• PASSAGE FOR REVIEW:
Re: [Qemu-devel] [PATCH v3 0/3] softmmu demacro

From: "Alex Bennée" <alex.bennee@linaro.org>
To: Mark Cave-Ayland <mark.cave-ayland@ilande.co.uk>
Cc: "Emilio G. Cota" <cota@braap.org>, qemu-devel@nongnu.org
Subject: Re: [Qemu-devel] [PATCH v3 0/3] softmmu demacro
Date: Tue, 26 Feb 2019 09:24:26 +0000	[thread overview]
Message-ID: <874l8qnbqt.fsf@zen.linaroharston> (raw)
In-Reply-To: <01acc60d-5f00-20ed-4631-6da98ae4da7e@ilande.co.uk>

Mark Cave-Ayland <mark.cave-ayland@ilande.co.uk> writes:

> On 19/02/2019 18:25, Emilio G. Cota wrote:
>
>> On Tue, Feb 19, 2019 at 14:22:37 +0000, Alex Bennée wrote:
>>> Emilio,
>>>
>>> Any chance you could run it through your benchmark suite?
>>
>> Something isn't quite right. For instance, gcc in SPEC doesn't
>> complete; it fails after 2s with some errors about the syntax of
>> the source being compiled. Before the patches the error isn't
>> there (the test completes in ~7s, as usual), so I suspect
>> some guest memory accesses aren't going to the right place.
>>
>> I am too busy right now to try to debug this, but if you have
>> patches to test, I can run them. The patches I tested are in
>> your v3 branch on github, i.e. with 430f28154b5 at the head.

• DATA BELOW:

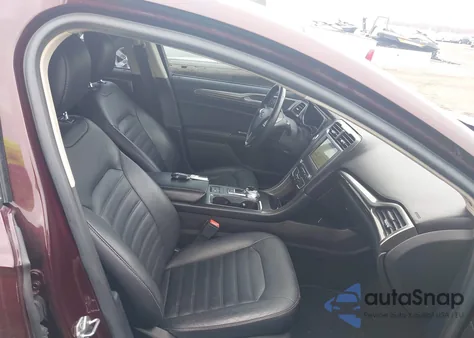 2017 Ford Fusion Energi Se Luxury из США, поврежденный, VIN 3FA6P0PU5HR180141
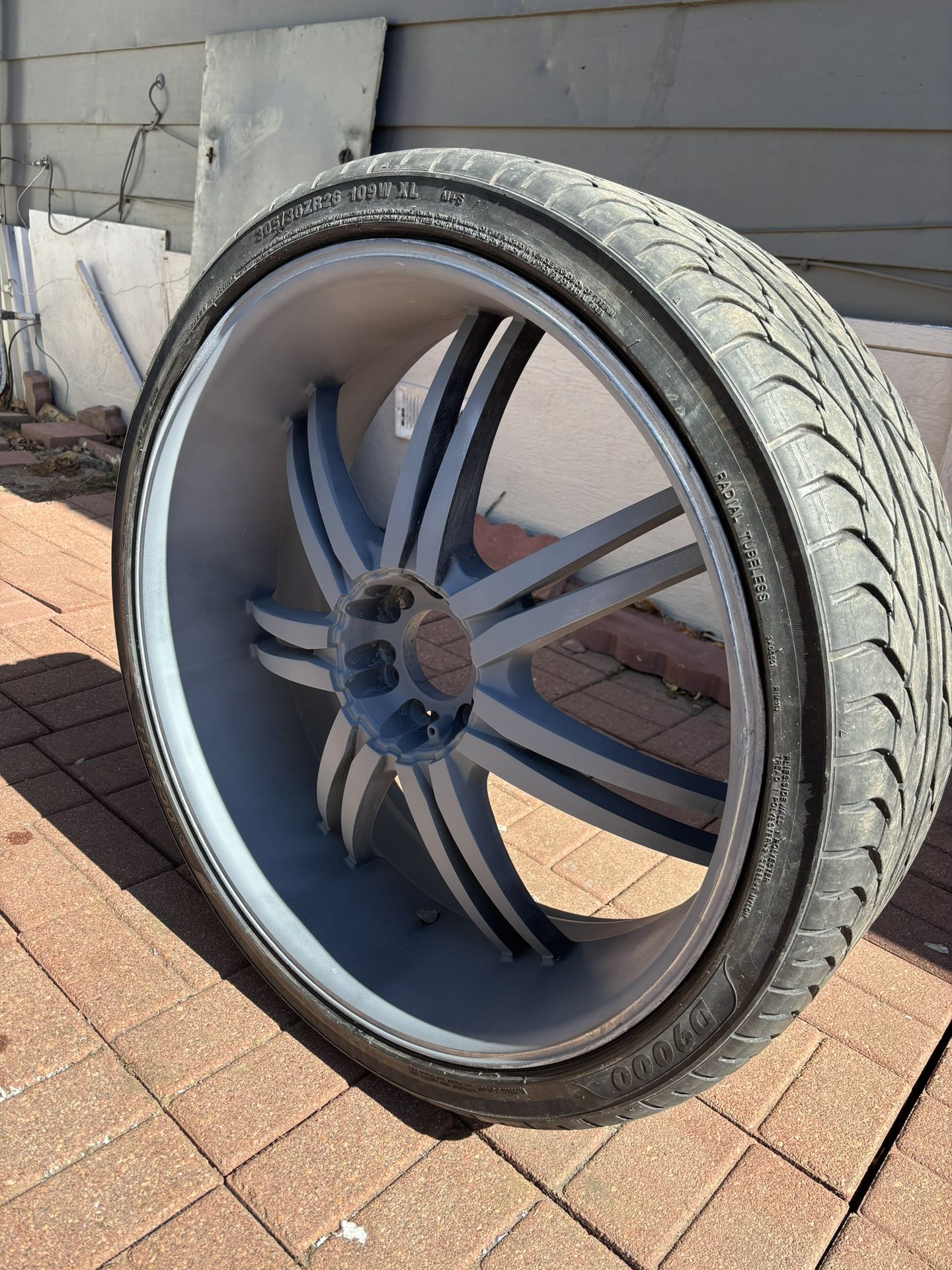 26” Borghini Wheels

• ACTIVITY A: List every email address that appears in the From, To, and Cc lines of the mailing list reply.
• ACTIVITY B: Output a passage of the mailing list reply unchanged. Begin at the words "In-Reply-To: <01acc60d-5f00-20ed-4631-6da98ae4da7e@ilande.co.uk>" and stop after "your benchmark suite?".

• ANSWER AREA A:
- alex.bennee@linaro.org
- mark.cave-ayland@ilande.co.uk
- cota@braap.org
- qemu-devel@nongnu.org

• ANSWER AREA B:
In-Reply-To: <01acc60d-5f00-20ed-4631-6da98ae4da7e@ilande.co.uk>

Mark Cave-Ayland <mark.cave-ayland@ilande.co.uk> writes:

> On 19/02/2019 18:25, Emilio G. Cota wrote:
>
>> On Tue, Feb 19, 2019 at 14:22:37 +0000, Alex Bennée wrote:
>>> Emilio,
>>>
>>> Any chance you could run it through your benchmark suite?